Among the pioneers there were brilliant writers and actors, fearless teachers and wise friends – it amazes me how many of the well over 50 who have pioneered here found it hard to stay and had to leave all too soon. They came from UK, Ireland, Canada, USA, Lebanon, Nigeria and India; – they all contributed with their own gifts. I well remember one, while in prison (though innocent) introducing me to another inmate, a lost Bahá’í from Iran whom none of us knew about. Hearing all about that in the middle of a lesson while I was teaching a class about poetry or world religions is an example of how unpredictable pioneering is!
Well over 200 Cypriots have become Bahá’ís since 1969, of great variety and including some truly great heroes – for them to accept the vision of the oneness of religion is so much harder than it was for us. In this island where there have been so many conflicts there is a strong belief that clinging to the faith of your family is also part of your national identity. We have been blessed in so many ways, and the gratitude of the local believers towards all the pioneers has been wonderfully sustaining. Our task is now the same here as all over the world, learning new ways of teaching and working with others, and in retirement there is still the joy of helping with Study Circles, holding Children’s Classes and devotionals, running Spiritual Parenting Courses, and being part of Cypriot life. We have just welcomed some new friends (Greek Cypriots) into our Study Circles and it is a very exciting new development as they are people who have been walking in spiritual valleys for some time, and this is not so common here.
But thinking back to how it all began now seems like watching a very old film in which we hardly recognise ourselves. From the theme music we recognise some of the patterns of history, for mankind’s muddled struggle towards unity and the Bahá’í history are all one. Here were we, a third invasion of British people – the first was when the British arrived in 1878 to add another colony and they found four Bahá’í prisoners, as well as others who were actually the greatest enemies of the embryonic Faith. They laid the foundation, mainly through making English such an important language, for the second invasion: those pioneers in 1956 who taught the Faith in that language.
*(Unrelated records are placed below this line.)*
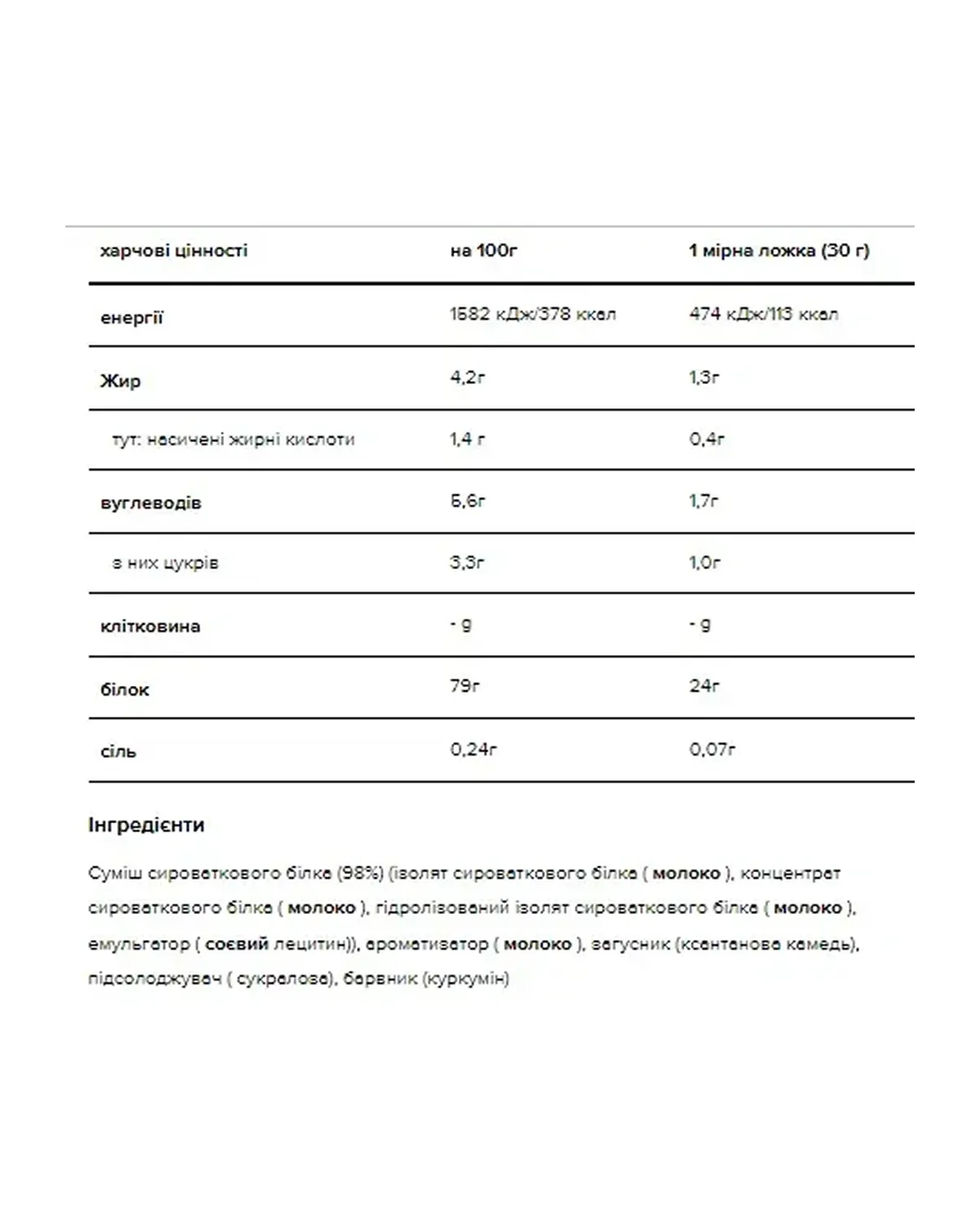 | харчові цінності | на 100г | 1 мірна ложка (30 г) |
|---|---|---|
| енергії | 1582 кДж/378 ккал | 474 кДж/113 ккал |
| Жир | 4,2г | 1,3г |
| тут: насичені жирні кислоти | 1,4 г | 0,4г |
| вуглеводів | 5,6г | 1,7г |
| з них цукрів | 3,3г | 1,0г |
| клітковина | - g | - g |
| білок | 79г | 24г |
| сіль | 0,24г | 0,07г |

Інгредієнти

Суміш сироваткового білка (98%) (ізолят сироваткового білка ( молоко ), концентрат сироваткового білка ( молоко ), гідролізований ізолят сироваткового білка ( молоко ), емульгатор ( соєвий лецитин)), ароматизатор ( молоко ), загусник (ксантанова камедь), підсолоджувач ( сукралоза), барвник (куркумін)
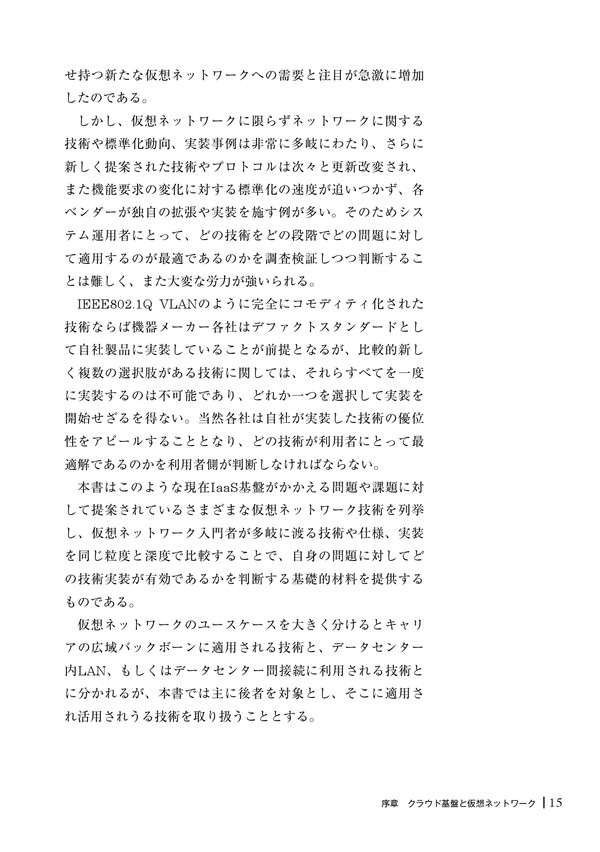 せ持つ新たな仮想ネットワークへの需要と注目が急激に増加したのである。

しかし、仮想ネットワークに限らずネットワークに関する技術や標準化動向、実装事例は非常に多岐にわたり、さらに新しく提案された技術やプロトコルは次々と更新改変され、また機能要求の変化に対する標準化の速度が追いつかず、各ベンダーが独自の拡張や実装を施す例が多い。そのためシステム運用者にとって、どの技術をどの段階でどの問題に対して適用するのが最適であるのかを調査検証しつつ判断することは難しく、また大変な労力が強いられる。

IEEE802.1Q VLANのように完全にコモディティ化された技術ならば機器メーカー各社はデファクトスタンダードとして自社製品に実装していることが前提となるが、比較的新しく複数の選択肢がある技術に関しては、それらすべてを一度に実装するのは不可能であり、どれか一つを選択して実装を開始せざるを得ない。当然各社は自社が実装した技術の優位性をアピールすることとなり、どの技術が利用者にとって最適解であるのかを利用者側が判断しなければならない。

本書はこのような現在IaaS基盤がかかえる問題や課題に対して提案されているさまざまな仮想ネットワーク技術を列挙し、仮想ネットワーク入門者が多岐に渡る技術や仕様、実装を同じ粒度と深度で比較することで、自身の問題に対してどの技術実装が有効であるかを判断する基礎的材料を提供するものである。

仮想ネットワークのユースケースを大きく分けるとキャリアの広域バックボーンに適用される技術と、データセンター内LAN、もしくはデータセンター間接続に利用される技術とに分かれるが、本書では主に後者を対象とし、そこに適用され活用されうる技術を取り扱うこととする。

序章　クラウド基盤と仮想ネットワーク | 15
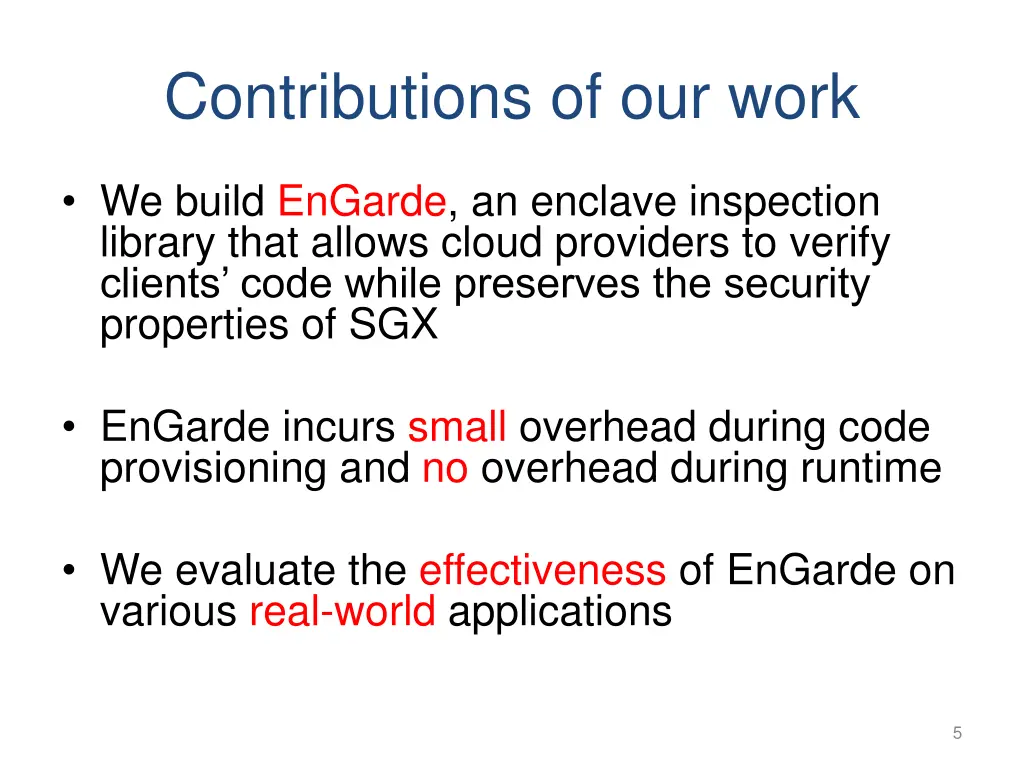 Contributions of our work

• We build EnGarde, an enclave inspection library that allows cloud providers to verify clients’ code while preserves the security properties of SGX

• EnGarde incurs small overhead during code provisioning and no overhead during runtime

• We evaluate the effectiveness of EnGarde on various real-world applications

5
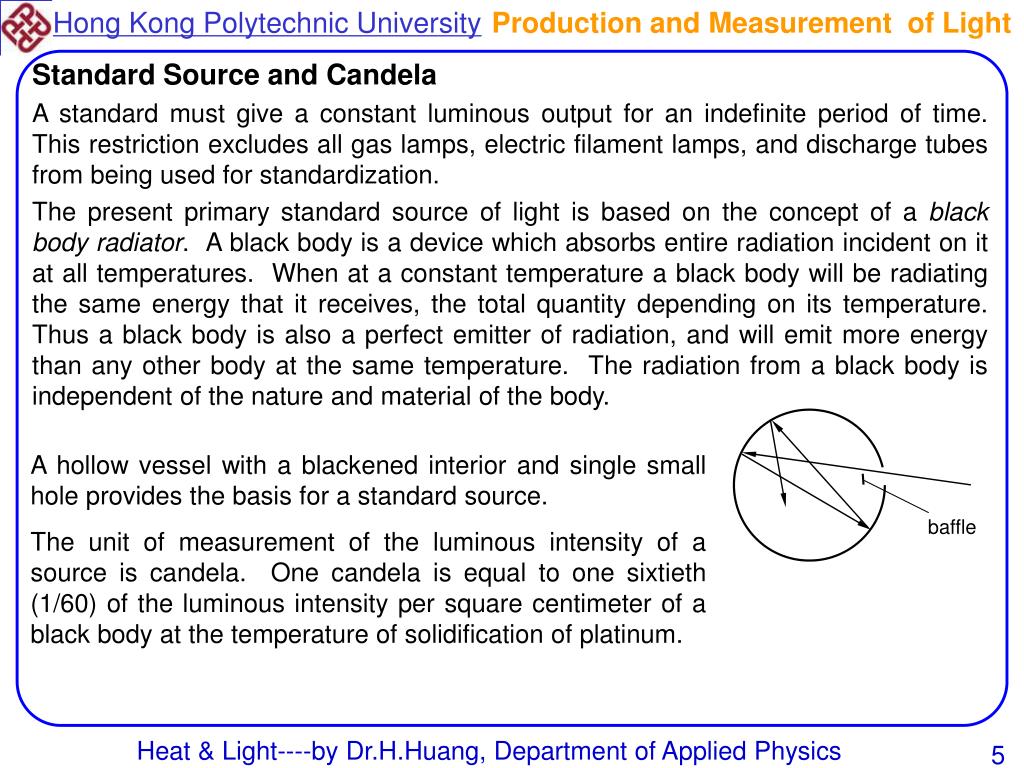 Hong Kong Polytechnic University Production and Measurement of Light

Standard Source and Candela

A standard must give a constant luminous output for an indefinite period of time. This restriction excludes all gas lamps, electric filament lamps, and discharge tubes from being used for standardization.

The present primary standard source of light is based on the concept of a black body radiator. A black body is a device which absorbs entire radiation incident on it at all temperatures. When at a constant temperature a black body will be radiating the same energy that it receives, the total quantity depending on its temperature. Thus a black body is also a perfect emitter of radiation, and will emit more energy than any other body at the same temperature. The radiation from a black body is independent of the nature and material of the body.

A hollow vessel with a blackened interior and single small hole provides the basis for a standard source.

The unit of measurement of the luminous intensity of a source is candela. One candela is equal to one sixtieth (1/60) of the luminous intensity per square centimeter of a black body at the temperature of solidification of platinum.

baffle

Heat & Light----by Dr.H.Huang, Department of Applied Physics

5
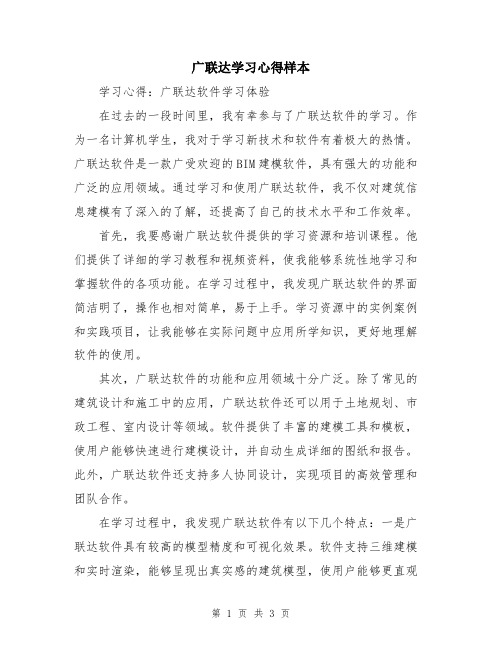 广联达学习心得样本

学习心得：广联达软件学习体验

在过去的一段时间里，我有幸参与了广联达软件的学习。作为一名计算机学生，我对于学习新技术和软件有着极大的热情。广联达软件是一款广受欢迎的BIM建模软件，具有强大的功能和广泛的应用领域。通过学习和使用广联达软件，我不仅对建筑信息建模有了深入的了解，还提高了自己的技术水平和工作效率。

首先，我要感谢广联达软件提供的学习资源和培训课程。他们提供了详细的学习教程和视频资料，使我能够系统性地学习和掌握软件的各项功能。在学习过程中，我发现广联达软件的界面简洁明了，操作也相对简单，易于上手。学习资源中的实例案例和实践项目，让我能够在实际问题中应用所学知识，更好地理解软件的使用。

其次，广联达软件的功能和应用领域十分广泛。除了常见的建筑设计和施工中的应用，广联达软件还可以用于土地规划、市政工程、室内设计等领域。软件提供了丰富的建模工具和模板，使用户能够快速进行建模设计，并自动生成详细的图纸和报告。此外，广联达软件还支持多人协同设计，实现项目的高效管理和团队合作。

在学习过程中，我发现广联达软件有以下几个特点：一是广联达软件具有较高的模型精度和可视化效果。软件支持三维建模和实时渲染，能够呈现出真实感的建筑模型，使用户能够更直观

第 1 页 共 3 页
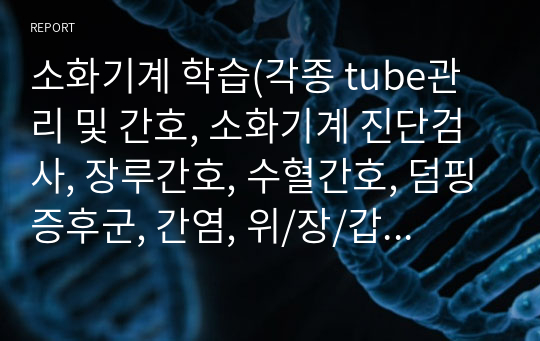 REPORT

소화기계 학습(각종 tube관리 및 간호, 소화기계 진단검사, 장루간호, 수혈간호, 덤핑증후군, 간염, 위/장/갑…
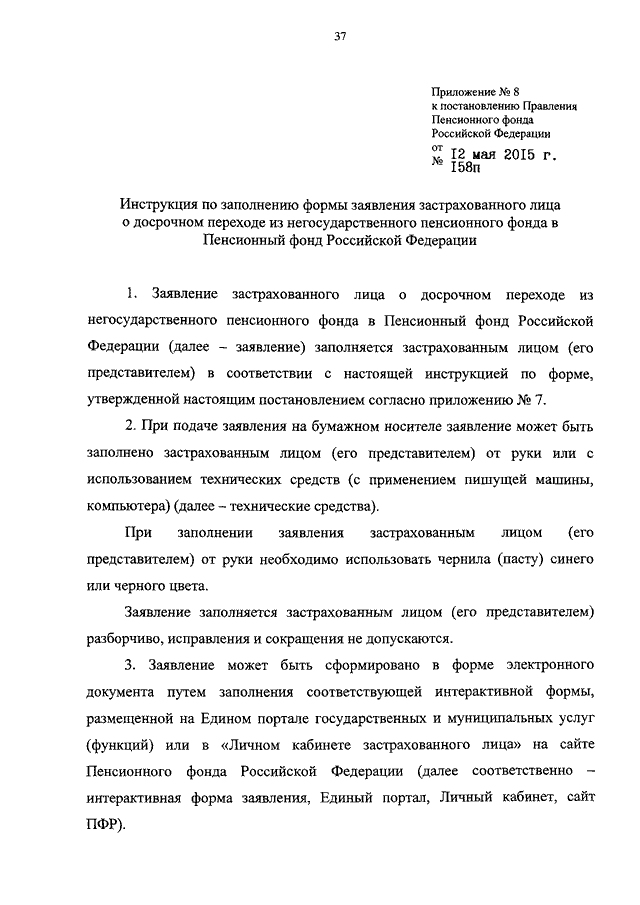 37

Приложение № 8
к постановлению Правления
Пенсионного фонда
Российской Федерации
от 12 мая 2015 г.
№ 158п

Инструкция по заполнению формы заявления застрахованного лица о досрочном переходе из негосударственного пенсионного фонда в Пенсионный фонд Российской Федерации

1. Заявление застрахованного лица о досрочном переходе из негосударственного пенсионного фонда в Пенсионный фонд Российской Федерации (далее – заявление) заполняется застрахованным лицом (его представителем) в соответствии с настоящей инструкцией по форме, утвержденной настоящим постановлением согласно приложению № 7.

2. При подаче заявления на бумажном носителе заявление может быть заполнено застрахованным лицом (его представителем) от руки или с использованием технических средств (с применением пишущей машины, компьютера) (далее – технические средства).

При заполнении заявления застрахованным лицом (его представителем) от руки необходимо использовать чернила (пасту) синего или черного цвета.

Заявление заполняется застрахованным лицом (его представителем) разборчиво, исправления и сокращения не допускаются.

3. Заявление может быть сформировано в форме электронного документа путем заполнения соответствующей интерактивной формы, размещенной на Едином портале государственных и муниципальных услуг (функций) или в «Личном кабинете застрахованного лица» на сайте Пенсионного фонда Российской Федерации (далее соответственно – интерактивная форма заявления, Единый портал, Личный кабинет, сайт ПФР).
Those friends and most of the Bahá’ís disappeared as the Cypriots fought the ‘British Empire’ for their independence, paving the way for its own National Bahá’í community. And when we arrived at the beginning of the third invasion, in 1969, we were happy pawns in the process of history that is now turning this island from the Island of Satan (as the Turks once called it) into an Island of Mercy, (the Guardian’s phrase) in which these wonderful Cypriots will play their own role in the history of the unification and peace of humankind! To have been a drop in that ocean of history is such a privilege! Little could I have guessed any of it when, back in 1960, in the George Hotel in Edinburgh I slept through Ian Semple’s talk on ‘The Bahá’í Faith and World Peace’!